The industry has consistently contributed directly and indirectly to the GDP, foreign investment, employment, and innovation in developed countries such as Germany, the United States, Japan, South Korea, Italy, China, and several other emerging economies (Egypt, Morocco, South Africa, India, Thailand). If we take a look at a country like the US, the automotive industry is one of its most important industries.

It has historically contributed three to 3.5 per cent to the overall GDP. According to international estimates, the average annual turnover of the world automobile industry is more than USD 2.75 trillion.

In Kenya, the automotive industry has the potential to significantly contribute to the manufacturing sector’s growth, and the government targets to increase its share of the GDP from the current 9.2 per cent to 15 per cent by 2022 as part of the Big Four Agenda. This will also be instrumental in achieving the aspirations of Vision 2030, of creating a globally competitive and prosperous country.

The automotive industry has a long value chain creating both backward and forward linkages. The backward linkages include design and manufacture of vehicle bodies and other components, not forgetting that the automotive industry consumes steel, iron, aluminum, plastic, glass, carpeting, textiles, computer chips, rubber, and much more. The industry creates forward linkages through vehicle dealers, garages, leasing firms, insurance firms, and financial institutions, among others.
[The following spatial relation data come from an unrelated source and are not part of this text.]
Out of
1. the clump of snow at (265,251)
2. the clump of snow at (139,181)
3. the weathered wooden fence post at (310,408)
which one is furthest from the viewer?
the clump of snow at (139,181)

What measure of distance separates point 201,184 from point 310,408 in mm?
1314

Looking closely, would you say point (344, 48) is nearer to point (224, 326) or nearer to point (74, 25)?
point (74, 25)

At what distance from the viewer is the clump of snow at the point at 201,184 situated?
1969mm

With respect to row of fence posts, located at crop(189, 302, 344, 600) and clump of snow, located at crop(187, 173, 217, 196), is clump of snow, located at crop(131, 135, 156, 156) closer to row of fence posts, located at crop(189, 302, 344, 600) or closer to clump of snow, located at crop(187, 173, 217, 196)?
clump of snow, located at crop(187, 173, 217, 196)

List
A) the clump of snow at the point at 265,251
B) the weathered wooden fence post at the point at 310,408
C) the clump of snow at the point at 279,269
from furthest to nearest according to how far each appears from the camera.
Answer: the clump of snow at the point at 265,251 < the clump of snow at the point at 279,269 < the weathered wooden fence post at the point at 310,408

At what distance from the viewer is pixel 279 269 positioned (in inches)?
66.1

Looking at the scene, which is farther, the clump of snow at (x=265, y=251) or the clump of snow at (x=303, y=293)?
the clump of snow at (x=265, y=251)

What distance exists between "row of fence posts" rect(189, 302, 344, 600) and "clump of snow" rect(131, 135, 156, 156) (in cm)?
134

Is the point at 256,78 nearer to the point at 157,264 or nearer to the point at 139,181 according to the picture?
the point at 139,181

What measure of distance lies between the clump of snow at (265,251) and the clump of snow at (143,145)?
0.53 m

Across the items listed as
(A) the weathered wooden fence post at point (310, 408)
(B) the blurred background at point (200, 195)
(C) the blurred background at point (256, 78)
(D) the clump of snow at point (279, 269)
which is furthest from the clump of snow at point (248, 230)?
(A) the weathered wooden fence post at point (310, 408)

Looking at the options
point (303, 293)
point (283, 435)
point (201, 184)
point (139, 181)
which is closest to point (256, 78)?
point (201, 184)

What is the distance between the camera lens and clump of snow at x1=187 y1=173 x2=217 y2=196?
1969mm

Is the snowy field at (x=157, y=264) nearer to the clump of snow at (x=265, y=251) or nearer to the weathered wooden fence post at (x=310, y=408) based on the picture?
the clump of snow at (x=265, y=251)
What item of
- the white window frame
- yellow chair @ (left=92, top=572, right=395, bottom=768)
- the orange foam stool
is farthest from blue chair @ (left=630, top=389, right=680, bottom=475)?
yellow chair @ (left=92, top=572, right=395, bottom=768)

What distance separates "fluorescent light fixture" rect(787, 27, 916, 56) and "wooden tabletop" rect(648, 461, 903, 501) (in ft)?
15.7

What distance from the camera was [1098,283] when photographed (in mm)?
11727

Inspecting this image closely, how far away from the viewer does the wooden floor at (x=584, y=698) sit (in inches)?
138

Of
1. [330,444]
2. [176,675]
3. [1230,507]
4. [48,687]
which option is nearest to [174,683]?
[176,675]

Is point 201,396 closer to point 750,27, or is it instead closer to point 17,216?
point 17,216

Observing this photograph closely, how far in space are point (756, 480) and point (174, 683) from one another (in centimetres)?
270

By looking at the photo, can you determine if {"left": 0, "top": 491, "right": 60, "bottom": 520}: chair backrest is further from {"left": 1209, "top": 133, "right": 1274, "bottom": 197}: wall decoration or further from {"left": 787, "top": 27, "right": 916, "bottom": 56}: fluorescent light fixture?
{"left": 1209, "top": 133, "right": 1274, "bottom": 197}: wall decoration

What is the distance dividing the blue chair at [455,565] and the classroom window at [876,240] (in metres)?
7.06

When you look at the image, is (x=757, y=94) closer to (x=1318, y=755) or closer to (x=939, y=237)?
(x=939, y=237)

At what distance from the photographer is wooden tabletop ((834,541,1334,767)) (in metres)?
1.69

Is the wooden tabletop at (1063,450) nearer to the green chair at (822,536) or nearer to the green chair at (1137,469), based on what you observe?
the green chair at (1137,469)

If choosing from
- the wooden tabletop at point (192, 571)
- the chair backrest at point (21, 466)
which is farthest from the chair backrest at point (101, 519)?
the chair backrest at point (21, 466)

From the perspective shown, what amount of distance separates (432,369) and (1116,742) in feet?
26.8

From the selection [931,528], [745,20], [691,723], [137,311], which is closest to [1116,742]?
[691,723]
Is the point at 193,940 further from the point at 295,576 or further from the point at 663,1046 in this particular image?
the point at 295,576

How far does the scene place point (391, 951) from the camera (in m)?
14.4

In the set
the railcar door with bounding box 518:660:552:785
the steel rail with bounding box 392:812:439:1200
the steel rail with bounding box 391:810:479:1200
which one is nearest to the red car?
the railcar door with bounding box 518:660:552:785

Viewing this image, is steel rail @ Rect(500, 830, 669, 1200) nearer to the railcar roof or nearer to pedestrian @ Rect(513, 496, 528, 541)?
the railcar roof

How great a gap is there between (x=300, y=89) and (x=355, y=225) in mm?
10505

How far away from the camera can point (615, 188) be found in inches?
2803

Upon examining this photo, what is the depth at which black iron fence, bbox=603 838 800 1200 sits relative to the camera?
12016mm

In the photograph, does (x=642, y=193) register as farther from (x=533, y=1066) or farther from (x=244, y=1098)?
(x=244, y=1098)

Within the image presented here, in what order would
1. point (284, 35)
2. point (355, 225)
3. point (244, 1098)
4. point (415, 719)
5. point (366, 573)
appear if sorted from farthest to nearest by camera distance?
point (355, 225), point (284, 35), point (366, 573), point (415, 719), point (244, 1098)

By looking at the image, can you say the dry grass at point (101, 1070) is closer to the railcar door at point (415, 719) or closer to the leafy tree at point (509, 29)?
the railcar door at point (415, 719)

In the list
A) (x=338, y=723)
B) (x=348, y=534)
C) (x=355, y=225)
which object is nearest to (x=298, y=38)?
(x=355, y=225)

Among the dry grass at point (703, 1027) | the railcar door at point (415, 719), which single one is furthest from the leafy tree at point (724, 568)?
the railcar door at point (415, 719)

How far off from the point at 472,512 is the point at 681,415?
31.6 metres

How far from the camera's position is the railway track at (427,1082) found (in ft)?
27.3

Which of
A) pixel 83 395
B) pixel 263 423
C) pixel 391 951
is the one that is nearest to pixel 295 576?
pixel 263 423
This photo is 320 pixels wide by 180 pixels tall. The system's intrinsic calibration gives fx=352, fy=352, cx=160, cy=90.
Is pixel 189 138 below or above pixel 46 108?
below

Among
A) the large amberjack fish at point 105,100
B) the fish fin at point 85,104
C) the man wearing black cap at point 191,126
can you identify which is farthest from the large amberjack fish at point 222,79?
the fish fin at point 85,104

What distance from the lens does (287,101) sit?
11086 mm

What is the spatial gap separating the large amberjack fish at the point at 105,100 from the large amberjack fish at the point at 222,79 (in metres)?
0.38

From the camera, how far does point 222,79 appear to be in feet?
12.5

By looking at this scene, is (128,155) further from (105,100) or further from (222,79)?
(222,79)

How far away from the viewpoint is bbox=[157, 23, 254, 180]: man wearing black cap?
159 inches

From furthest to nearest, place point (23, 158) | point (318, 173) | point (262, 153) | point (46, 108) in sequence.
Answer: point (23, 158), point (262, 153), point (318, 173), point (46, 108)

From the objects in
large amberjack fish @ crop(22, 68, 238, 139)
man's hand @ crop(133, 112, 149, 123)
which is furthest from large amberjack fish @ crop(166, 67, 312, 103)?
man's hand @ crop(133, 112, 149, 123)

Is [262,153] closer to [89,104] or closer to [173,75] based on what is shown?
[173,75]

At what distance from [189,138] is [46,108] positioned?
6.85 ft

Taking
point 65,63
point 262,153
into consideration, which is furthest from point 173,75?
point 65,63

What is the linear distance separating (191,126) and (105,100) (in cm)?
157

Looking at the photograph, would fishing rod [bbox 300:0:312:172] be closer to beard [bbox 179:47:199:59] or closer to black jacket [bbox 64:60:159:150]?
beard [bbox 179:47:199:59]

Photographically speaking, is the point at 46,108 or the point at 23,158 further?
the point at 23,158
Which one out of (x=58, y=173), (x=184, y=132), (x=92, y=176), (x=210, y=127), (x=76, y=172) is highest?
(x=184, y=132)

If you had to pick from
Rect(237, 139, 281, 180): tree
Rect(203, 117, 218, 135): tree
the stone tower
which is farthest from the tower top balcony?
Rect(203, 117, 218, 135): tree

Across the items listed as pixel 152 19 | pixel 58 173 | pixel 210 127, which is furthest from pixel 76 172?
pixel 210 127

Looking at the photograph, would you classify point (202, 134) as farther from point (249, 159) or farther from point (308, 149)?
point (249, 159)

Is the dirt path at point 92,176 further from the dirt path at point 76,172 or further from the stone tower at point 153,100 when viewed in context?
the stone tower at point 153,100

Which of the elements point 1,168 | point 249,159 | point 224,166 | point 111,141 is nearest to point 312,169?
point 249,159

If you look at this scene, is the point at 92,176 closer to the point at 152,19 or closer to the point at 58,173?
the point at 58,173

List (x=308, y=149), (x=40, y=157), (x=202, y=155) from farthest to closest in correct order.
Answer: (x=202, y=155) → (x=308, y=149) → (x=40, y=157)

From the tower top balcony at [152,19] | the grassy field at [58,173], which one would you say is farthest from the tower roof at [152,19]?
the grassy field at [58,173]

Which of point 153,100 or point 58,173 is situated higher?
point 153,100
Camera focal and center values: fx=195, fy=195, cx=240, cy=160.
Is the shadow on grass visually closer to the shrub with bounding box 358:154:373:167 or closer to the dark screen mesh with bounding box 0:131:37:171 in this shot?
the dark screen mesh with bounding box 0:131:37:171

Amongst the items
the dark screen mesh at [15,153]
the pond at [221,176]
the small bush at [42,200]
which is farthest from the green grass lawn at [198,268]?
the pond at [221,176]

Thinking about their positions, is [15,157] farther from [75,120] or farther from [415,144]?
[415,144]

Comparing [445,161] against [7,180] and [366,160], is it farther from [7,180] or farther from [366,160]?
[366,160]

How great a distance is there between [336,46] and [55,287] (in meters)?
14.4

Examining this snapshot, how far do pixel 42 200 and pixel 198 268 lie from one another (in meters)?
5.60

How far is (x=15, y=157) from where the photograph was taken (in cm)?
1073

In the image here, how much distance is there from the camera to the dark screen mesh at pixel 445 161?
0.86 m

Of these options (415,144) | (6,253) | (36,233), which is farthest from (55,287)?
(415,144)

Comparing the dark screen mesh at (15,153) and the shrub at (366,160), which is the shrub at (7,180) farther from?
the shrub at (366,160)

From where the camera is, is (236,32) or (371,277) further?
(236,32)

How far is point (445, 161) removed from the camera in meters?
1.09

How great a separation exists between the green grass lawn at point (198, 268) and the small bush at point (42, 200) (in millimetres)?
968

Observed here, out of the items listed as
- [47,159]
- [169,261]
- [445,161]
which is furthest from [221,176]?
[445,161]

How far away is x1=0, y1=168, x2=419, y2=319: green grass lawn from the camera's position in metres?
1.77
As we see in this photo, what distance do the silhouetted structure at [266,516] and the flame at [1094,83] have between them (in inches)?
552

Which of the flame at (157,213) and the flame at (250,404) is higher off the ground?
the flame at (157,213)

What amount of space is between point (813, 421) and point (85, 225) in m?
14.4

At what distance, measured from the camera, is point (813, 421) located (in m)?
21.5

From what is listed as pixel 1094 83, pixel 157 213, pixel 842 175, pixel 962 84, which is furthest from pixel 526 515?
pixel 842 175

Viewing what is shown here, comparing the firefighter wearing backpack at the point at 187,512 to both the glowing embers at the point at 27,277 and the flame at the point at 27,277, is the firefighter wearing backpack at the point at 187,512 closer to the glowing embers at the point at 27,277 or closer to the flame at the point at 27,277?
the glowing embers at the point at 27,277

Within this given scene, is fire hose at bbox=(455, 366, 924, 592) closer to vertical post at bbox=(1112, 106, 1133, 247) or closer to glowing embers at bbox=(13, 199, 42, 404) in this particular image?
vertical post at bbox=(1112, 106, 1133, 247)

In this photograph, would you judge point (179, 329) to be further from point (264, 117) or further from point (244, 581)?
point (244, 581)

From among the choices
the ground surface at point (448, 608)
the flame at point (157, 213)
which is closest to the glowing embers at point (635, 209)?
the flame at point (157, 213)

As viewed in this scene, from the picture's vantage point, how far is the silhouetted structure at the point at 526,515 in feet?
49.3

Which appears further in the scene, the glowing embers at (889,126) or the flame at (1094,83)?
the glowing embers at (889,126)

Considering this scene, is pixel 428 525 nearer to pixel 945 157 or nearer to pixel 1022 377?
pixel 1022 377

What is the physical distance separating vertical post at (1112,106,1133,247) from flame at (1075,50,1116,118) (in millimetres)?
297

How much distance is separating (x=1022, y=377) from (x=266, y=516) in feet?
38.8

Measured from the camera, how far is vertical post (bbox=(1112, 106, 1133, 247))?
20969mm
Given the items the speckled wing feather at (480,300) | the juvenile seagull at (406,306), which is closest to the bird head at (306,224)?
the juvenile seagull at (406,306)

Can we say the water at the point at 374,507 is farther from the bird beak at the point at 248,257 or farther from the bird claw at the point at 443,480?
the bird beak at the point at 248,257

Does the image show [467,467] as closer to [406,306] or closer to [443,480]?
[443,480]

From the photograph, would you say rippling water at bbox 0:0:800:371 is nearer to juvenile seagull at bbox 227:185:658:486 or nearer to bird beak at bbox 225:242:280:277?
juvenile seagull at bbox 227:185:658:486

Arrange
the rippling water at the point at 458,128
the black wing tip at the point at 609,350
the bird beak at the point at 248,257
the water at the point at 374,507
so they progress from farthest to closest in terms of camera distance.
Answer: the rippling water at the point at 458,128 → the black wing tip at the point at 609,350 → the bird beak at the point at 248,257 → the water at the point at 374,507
As stated, the private sector is in support of any policy that will support the growth of local businesses. Therefore, we support the Ministry of Industrialisation, Trade, and Enterprise Development's initiative to develop a National Automotive Policy which will help to grow the automotive industry.

Passing the Kenya Standards 1515 which lowers the importation age of trucks, buses, and prime movers is an important incentive to increase the volume of vehicles produced locally, hence attracting investment into the industry.

The automotive industry has a great potential for creating more jobs than the importation of used vehicles because of the big value chain. The industry can create five to 11 more jobs within its value chain for each job in the assembly plants. The local automotive industry can grow the country through technology transfer since the automotive industry is one of the fastest adopters of technology.